PROBLEM TO WORK ON - Your answer should be an exact copy of the lines from the one holding "Signs Signs Everywhere" to the end of the material below, pictures left out.

SOURCE DATA -

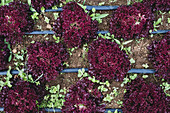 Rows of red leaf lettuce in a field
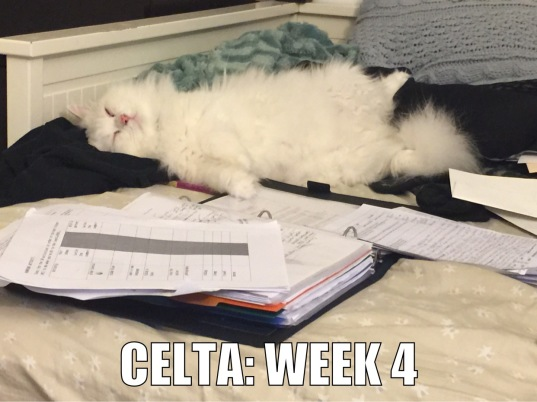 CELTA Week 4
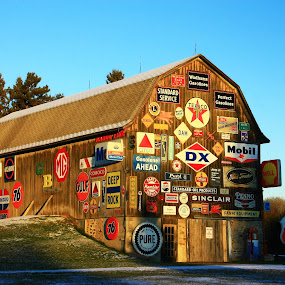 Signs Signs Everywhere Signs by Reva Fuhrman - Artistic Objects Signs ( antique signs barn rural metal wood colorful unique collection,  )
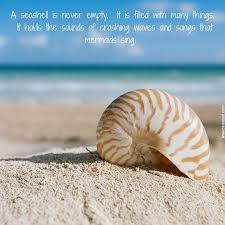 sea shell quotes the seashell is never empty it is filled with many things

EXERCISE RESULT -
 Signs Signs Everywhere Signs by Reva Fuhrman - Artistic Objects Signs ( antique signs barn rural metal wood colorful unique collection,  )
 sea shell quotes the seashell is never empty it is filled with many things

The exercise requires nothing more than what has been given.